What is particularly interesting is the Law Commission’s reasoning in its recommendations. Tracing the history of the offence back to 18th century England, it noted that the original justification was to maintain a “haze of glory” around the Courts, and it was crucial that the Courts not only be universally impartial, but also perceived to be so. Consequently, the Law Commission observed that “this language suggests that “to be impartial” and “to be universally thought so” are two independent requirements, implying that the purpose of the offence is not confined to preventing the public from getting the wrong idea about the judges, and that where there are shortcomings, it is equally important to prevent the public from getting the right idea.” Obviously, this was highly problematic.
The Law Commission also noted the adverse impact of the law on free speech: the well-known chilling effect, whereby people would self-censor even justified criticism. This was exacerbated by the vagueness of the offence, which left unclear the intent requirement, and the status of defences based on truth and public interest. The Law Commission was concerned, as well, about the inherently self-serving nature of the offence, which give judges the power to sit in judgment over speech and expression that was directly critical of them. Lastly, the Law Commission noted that the basic point of contempt powers was similar to that of seditious libel: to ensure the good reputation of the State (or, in the case of scandalising, the judges) by controlling what could be said about them. With the abolition of seditious libel, the raison d’être of scandalising the Court was also – now – weakened.
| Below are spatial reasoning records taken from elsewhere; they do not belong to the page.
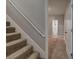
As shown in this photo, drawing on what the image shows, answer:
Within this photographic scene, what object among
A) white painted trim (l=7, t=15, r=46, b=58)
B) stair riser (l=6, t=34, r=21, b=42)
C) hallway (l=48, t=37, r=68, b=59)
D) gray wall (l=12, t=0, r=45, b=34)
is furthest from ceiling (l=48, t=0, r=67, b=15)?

We see, therefore, that the United States has rejected sweeping contempt powers as unconstitutional. England, which created the offence that India incorporated into its law, stopped prosecuting people for it in 1931, and formally abolished it last year. And even when its hands have been bound by the law that it is bound the enforce, the Privy Council has interpreted the offence in as narrow a manner as possible, in order to remain solicitous of free speech concerns. Unfortunately, as we shall see in the next essay, all these developments have utterly passed our Courts by.